LA CERTITUDE DES POSSIBLES

Aimer sans perdre la raison, mais sans éviter les faux pas, les grattements du cœur, ces sentiments inexplicables qui nous affligent, nous faisant altérer notre équilibre. Des éléments que l’on retrouve dans cette brillante adaptation de la comédie dramatique de Shakespeare, A Midsummer Night’s Dream, devenu, comme il se doit, Le Songe d’une nuit d’été, l’article indéfini de l’original devenant défini en français. Car il s’agit d’un rêve éveillé, le songe de tous les possibles, une pause de l’univers terrestre qui nous conduit dans un au-delà où la mort n’existe guère, ou au contraire, côtoie la vie dans toutes ses exigences et ses aspérités.

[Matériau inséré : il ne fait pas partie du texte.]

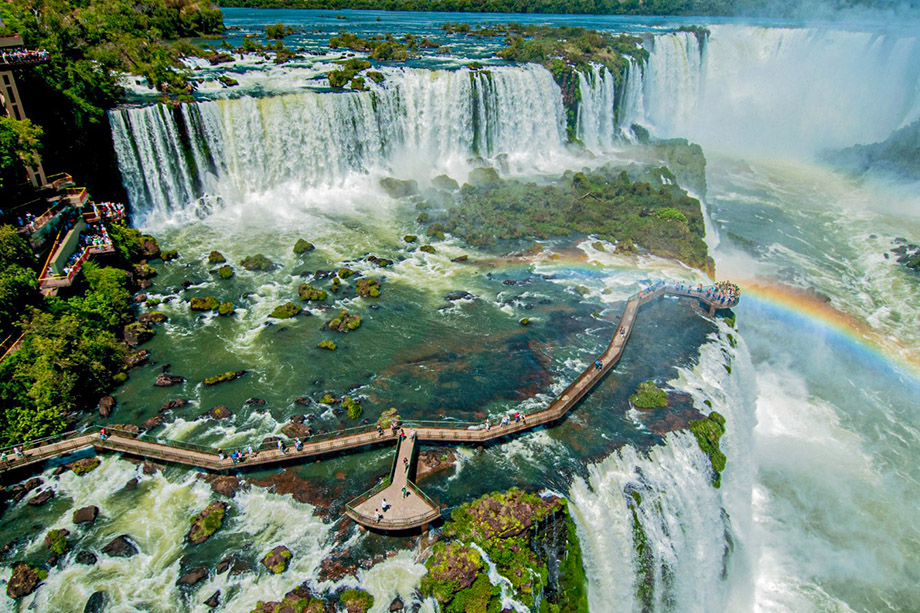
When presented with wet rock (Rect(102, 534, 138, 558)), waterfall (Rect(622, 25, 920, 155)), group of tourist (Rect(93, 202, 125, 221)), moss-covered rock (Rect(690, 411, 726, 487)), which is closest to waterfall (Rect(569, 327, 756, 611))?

Avant-plan : Karine Gonthier-Hyndman, Steve Gagnon / Arrière-plan : Adrien Bletton, Olivia Palacci, Jean-Philippe Perras > Crédit photo : © Gunther Gamper

Trouver ce qu’on appelle « l’âme sœur » ou encore mieux, cet être qui va partager notre vie, pour le bien et plus souvent pour le mal. C’est ainsi, semble dire un Shakespeare investigateur de ses contemporains. Les gens aiment qu’on leur fasse la morale, mais ils sont absolument incapables de la suivre. Pour diverses raisons : fierté (surtout), amour propre (souvent), et pire encore, paresse (pour faire parfois le mal sans vraiment le vouloir).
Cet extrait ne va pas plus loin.